Two weeks ago Travis CI published a postmortem describing an outage that was caused by a script that truncated all tables on a production database. The script was designed to run against a test database but instead ended up wiping the production one. The remediation steps highlighted are a great start but I’m surprised they didn’t pick the most obvious one - protect systems at the network level.
Relying on confirmation steps, user permissions, and unique credentials per environment are great steps and should be best practices but they don’t actually stop malicious or accidental behavior. They reduce the risk by adding more friction but it’s still possible to circumvent these blocks.
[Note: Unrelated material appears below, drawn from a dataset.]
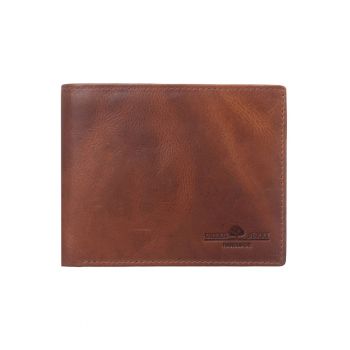 Portofel barbati piele naturala coniac 12 x 9.5 x 2 cm - Newport -
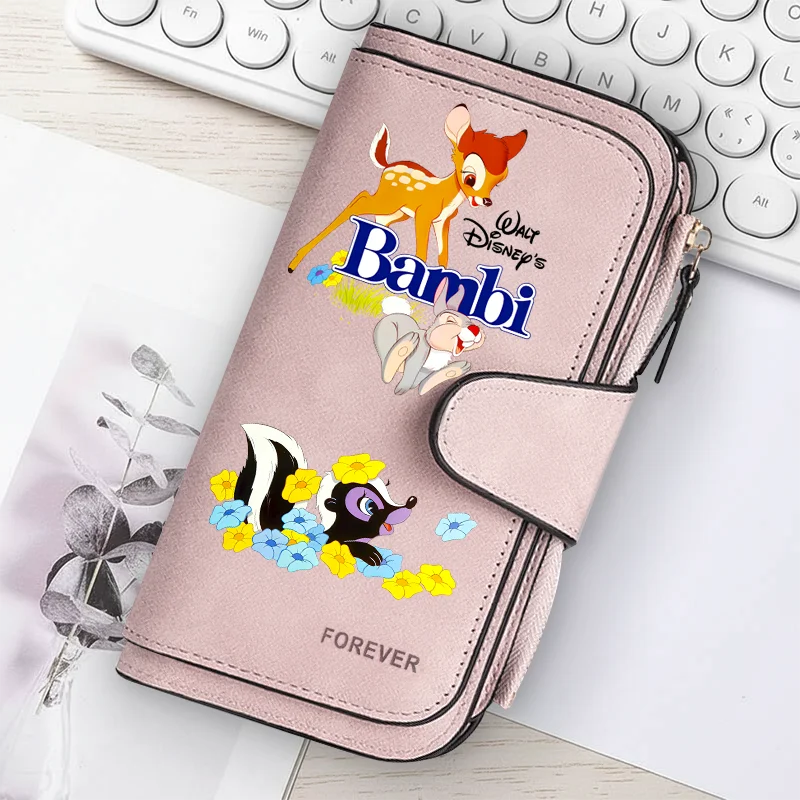 Bambi Long Zip Wallet Multi-Card Cute Cartoon Pattern Soft Texture Wallet for Women Large Capacity Kawaii Lady Clutch Bag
The way to eliminate these types of issues is to not rely on hoops but get rid of the loophole entirely. In the scenario above, the database should block traffic from all IPs that have not been whitelisted. And the whitelisted IPs should belong to production applications that need access to the system. In turn, these applications should not allow any SSH access to prevent someone from tunneling through. The way this is done in AWS is by using security groups and giving them the least allowable permissions while still allowing them to function properly. Exceptions can be made but they should be temporary and overseen by more than a single person to avoid any problems.
This sounds draconian but by investing in this approach up front you end up with a much stronger system in the long term that you don’t have to revamp to secure. And since doing this manually is a huge pain you end up investing in tools, such as terraform, that make these rules much simpler to manage.